- _Your task_
I'd like every record written out again, exactly as it is.

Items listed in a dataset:
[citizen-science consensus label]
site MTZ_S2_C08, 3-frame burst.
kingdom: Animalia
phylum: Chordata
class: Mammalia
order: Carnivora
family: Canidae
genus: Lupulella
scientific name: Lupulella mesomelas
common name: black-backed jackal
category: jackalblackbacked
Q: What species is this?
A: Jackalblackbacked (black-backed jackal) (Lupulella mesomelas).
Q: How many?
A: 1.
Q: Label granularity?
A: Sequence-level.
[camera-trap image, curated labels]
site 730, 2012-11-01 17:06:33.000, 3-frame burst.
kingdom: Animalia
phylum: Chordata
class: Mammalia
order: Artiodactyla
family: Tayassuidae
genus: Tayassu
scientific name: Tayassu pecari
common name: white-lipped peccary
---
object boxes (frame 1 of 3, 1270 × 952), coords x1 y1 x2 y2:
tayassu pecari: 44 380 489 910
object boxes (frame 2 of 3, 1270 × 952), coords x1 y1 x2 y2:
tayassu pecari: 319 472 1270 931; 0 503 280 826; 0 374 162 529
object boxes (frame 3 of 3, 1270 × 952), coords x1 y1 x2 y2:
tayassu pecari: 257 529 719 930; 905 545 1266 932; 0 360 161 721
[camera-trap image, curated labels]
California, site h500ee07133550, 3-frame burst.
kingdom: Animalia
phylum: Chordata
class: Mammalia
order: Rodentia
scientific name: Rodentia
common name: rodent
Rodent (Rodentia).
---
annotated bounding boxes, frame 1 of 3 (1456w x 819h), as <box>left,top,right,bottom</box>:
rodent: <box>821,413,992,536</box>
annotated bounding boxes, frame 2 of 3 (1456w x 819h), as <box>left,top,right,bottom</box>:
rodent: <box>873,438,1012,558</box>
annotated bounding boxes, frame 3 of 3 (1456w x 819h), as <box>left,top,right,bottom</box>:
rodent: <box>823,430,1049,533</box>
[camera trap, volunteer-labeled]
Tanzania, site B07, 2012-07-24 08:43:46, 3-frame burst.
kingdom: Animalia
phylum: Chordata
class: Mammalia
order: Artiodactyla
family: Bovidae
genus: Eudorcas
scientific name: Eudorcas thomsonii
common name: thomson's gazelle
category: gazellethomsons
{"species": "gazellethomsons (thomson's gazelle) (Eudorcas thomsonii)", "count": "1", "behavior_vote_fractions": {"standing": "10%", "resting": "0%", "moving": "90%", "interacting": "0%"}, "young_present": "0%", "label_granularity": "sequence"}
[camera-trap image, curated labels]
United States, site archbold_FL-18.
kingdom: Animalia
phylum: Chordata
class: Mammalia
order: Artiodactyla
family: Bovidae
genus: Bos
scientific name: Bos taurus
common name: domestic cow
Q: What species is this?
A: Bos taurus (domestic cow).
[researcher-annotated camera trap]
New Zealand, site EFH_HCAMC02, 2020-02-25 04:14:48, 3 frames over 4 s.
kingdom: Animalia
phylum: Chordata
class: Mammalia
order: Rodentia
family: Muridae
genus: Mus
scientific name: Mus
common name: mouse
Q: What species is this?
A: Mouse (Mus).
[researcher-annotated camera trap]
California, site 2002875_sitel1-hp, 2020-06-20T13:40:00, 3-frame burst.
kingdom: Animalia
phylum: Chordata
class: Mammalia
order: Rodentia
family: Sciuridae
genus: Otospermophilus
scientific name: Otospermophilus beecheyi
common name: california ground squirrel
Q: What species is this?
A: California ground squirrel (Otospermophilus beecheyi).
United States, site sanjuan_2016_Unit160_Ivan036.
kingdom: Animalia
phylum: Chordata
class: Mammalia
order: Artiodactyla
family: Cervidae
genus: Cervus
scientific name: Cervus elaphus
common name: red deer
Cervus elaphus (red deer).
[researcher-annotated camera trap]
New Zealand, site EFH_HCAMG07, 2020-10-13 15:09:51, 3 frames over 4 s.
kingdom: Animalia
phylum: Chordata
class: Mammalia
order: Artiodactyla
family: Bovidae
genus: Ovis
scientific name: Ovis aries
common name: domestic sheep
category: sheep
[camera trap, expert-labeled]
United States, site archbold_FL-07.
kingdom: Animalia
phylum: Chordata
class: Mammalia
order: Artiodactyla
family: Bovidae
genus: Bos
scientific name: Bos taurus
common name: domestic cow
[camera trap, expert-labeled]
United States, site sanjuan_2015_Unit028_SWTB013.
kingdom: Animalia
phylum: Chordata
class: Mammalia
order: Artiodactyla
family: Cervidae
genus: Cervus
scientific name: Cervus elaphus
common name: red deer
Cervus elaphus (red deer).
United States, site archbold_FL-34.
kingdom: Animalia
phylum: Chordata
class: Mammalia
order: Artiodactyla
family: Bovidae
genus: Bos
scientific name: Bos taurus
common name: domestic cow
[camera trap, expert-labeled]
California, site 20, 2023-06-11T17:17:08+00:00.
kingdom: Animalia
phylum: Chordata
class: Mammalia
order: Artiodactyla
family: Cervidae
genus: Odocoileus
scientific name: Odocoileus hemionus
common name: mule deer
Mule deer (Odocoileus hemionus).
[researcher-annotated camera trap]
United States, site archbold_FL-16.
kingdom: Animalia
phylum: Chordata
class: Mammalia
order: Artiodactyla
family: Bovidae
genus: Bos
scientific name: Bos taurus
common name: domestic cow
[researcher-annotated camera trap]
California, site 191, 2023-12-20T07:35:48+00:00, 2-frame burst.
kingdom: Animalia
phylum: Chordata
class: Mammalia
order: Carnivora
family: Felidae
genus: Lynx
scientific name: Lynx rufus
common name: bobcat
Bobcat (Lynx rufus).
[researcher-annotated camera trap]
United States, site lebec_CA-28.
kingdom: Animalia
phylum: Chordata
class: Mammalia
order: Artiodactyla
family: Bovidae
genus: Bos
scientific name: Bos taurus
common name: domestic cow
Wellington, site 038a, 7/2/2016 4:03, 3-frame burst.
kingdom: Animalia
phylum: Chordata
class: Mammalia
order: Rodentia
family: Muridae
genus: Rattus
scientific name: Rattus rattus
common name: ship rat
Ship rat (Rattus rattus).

- _Solution to the exercise_
[citizen-science consensus label]
site MTZ_S2_C08, 3-frame burst.
kingdom: Animalia
phylum: Chordata
class: Mammalia
order: Carnivora
family: Canidae
genus: Lupulella
scientific name: Lupulella mesomelas
common name: black-backed jackal
category: jackalblackbacked
Q: What species is this?
A: Jackalblackbacked (black-backed jackal) (Lupulella mesomelas).
Q: How many?
A: 1.
Q: Label granularity?
A: Sequence-level.
[camera-trap image, curated labels]
site 730, 2012-11-01 17:06:33.000, 3-frame burst.
kingdom: Animalia
phylum: Chordata
class: Mammalia
order: Artiodactyla
family: Tayassuidae
genus: Tayassu
scientific name: Tayassu pecari
common name: white-lipped peccary
---
object boxes (frame 1 of 3, 1270 × 952), coords x1 y1 x2 y2:
tayassu pecari: 44 380 489 910
object boxes (frame 2 of 3, 1270 × 952), coords x1 y1 x2 y2:
tayassu pecari: 319 472 1270 931; 0 503 280 826; 0 374 162 529
object boxes (frame 3 of 3, 1270 × 952), coords x1 y1 x2 y2:
tayassu pecari: 257 529 719 930; 905 545 1266 932; 0 360 161 721
[camera-trap image, curated labels]
California, site h500ee07133550, 3-frame burst.
kingdom: Animalia
phylum: Chordata
class: Mammalia
order: Rodentia
scientific name: Rodentia
common name: rodent
Rodent (Rodentia).
---
annotated bounding boxes, frame 1 of 3 (1456w x 819h), as <box>left,top,right,bottom</box>:
rodent: <box>821,413,992,536</box>
annotated bounding boxes, frame 2 of 3 (1456w x 819h), as <box>left,top,right,bottom</box>:
rodent: <box>873,438,1012,558</box>
annotated bounding boxes, frame 3 of 3 (1456w x 819h), as <box>left,top,right,bottom</box>:
rodent: <box>823,430,1049,533</box>
[camera trap, volunteer-labeled]
Tanzania, site B07, 2012-07-24 08:43:46, 3-frame burst.
kingdom: Animalia
phylum: Chordata
class: Mammalia
order: Artiodactyla
family: Bovidae
genus: Eudorcas
scientific name: Eudorcas thomsonii
common name: thomson's gazelle
category: gazellethomsons
{"species": "gazellethomsons (thomson's gazelle) (Eudorcas thomsonii)", "count": "1", "behavior_vote_fractions": {"standing": "10%", "resting": "0%", "moving": "90%", "interacting": "0%"}, "young_present": "0%", "label_granularity": "sequence"}
[camera-trap image, curated labels]
United States, site archbold_FL-18.
kingdom: Animalia
phylum: Chordata
class: Mammalia
order: Artiodactyla
family: Bovidae
genus: Bos
scientific name: Bos taurus
common name: domestic cow
Q: What species is this?
A: Bos taurus (domestic cow).
[researcher-annotated camera trap]
New Zealand, site EFH_HCAMC02, 2020-02-25 04:14:48, 3 frames over 4 s.
kingdom: Animalia
phylum: Chordata
class: Mammalia
order: Rodentia
family: Muridae
genus: Mus
scientific name: Mus
common name: mouse
Q: What species is this?
A: Mouse (Mus).
[researcher-annotated camera trap]
California, site 2002875_sitel1-hp, 2020-06-20T13:40:00, 3-frame burst.
kingdom: Animalia
phylum: Chordata
class: Mammalia
order: Rodentia
family: Sciuridae
genus: Otospermophilus
scientific name: Otospermophilus beecheyi
common name: california ground squirrel
Q: What species is this?
A: California ground squirrel (Otospermophilus beecheyi).
United States, site sanjuan_2016_Unit160_Ivan036.
kingdom: Animalia
phylum: Chordata
class: Mammalia
order: Artiodactyla
family: Cervidae
genus: Cervus
scientific name: Cervus elaphus
common name: red deer
Cervus elaphus (red deer).
[researcher-annotated camera trap]
New Zealand, site EFH_HCAMG07, 2020-10-13 15:09:51, 3 frames over 4 s.
kingdom: Animalia
phylum: Chordata
class: Mammalia
order: Artiodactyla
family: Bovidae
genus: Ovis
scientific name: Ovis aries
common name: domestic sheep
category: sheep
[camera trap, expert-labeled]
United States, site archbold_FL-07.
kingdom: Animalia
phylum: Chordata
class: Mammalia
order: Artiodactyla
family: Bovidae
genus: Bos
scientific name: Bos taurus
common name: domestic cow
[camera trap, expert-labeled]
United States, site sanjuan_2015_Unit028_SWTB013.
kingdom: Animalia
phylum: Chordata
class: Mammalia
order: Artiodactyla
family: Cervidae
genus: Cervus
scientific name: Cervus elaphus
common name: red deer
Cervus elaphus (red deer).
United States, site archbold_FL-34.
kingdom: Animalia
phylum: Chordata
class: Mammalia
order: Artiodactyla
family: Bovidae
genus: Bos
scientific name: Bos taurus
common name: domestic cow
[camera trap, expert-labeled]
California, site 20, 2023-06-11T17:17:08+00:00.
kingdom: Animalia
phylum: Chordata
class: Mammalia
order: Artiodactyla
family: Cervidae
genus: Odocoileus
scientific name: Odocoileus hemionus
common name: mule deer
Mule deer (Odocoileus hemionus).
[researcher-annotated camera trap]
United States, site archbold_FL-16.
kingdom: Animalia
phylum: Chordata
class: Mammalia
order: Artiodactyla
family: Bovidae
genus: Bos
scientific name: Bos taurus
common name: domestic cow
[researcher-annotated camera trap]
California, site 191, 2023-12-20T07:35:48+00:00, 2-frame burst.
kingdom: Animalia
phylum: Chordata
class: Mammalia
order: Carnivora
family: Felidae
genus: Lynx
scientific name: Lynx rufus
common name: bobcat
Bobcat (Lynx rufus).
[researcher-annotated camera trap]
United States, site lebec_CA-28.
kingdom: Animalia
phylum: Chordata
class: Mammalia
order: Artiodactyla
family: Bovidae
genus: Bos
scientific name: Bos taurus
common name: domestic cow
Wellington, site 038a, 7/2/2016 4:03, 3-frame burst.
kingdom: Animalia
phylum: Chordata
class: Mammalia
order: Rodentia
family: Muridae
genus: Rattus
scientific name: Rattus rattus
common name: ship rat
Ship rat (Rattus rattus).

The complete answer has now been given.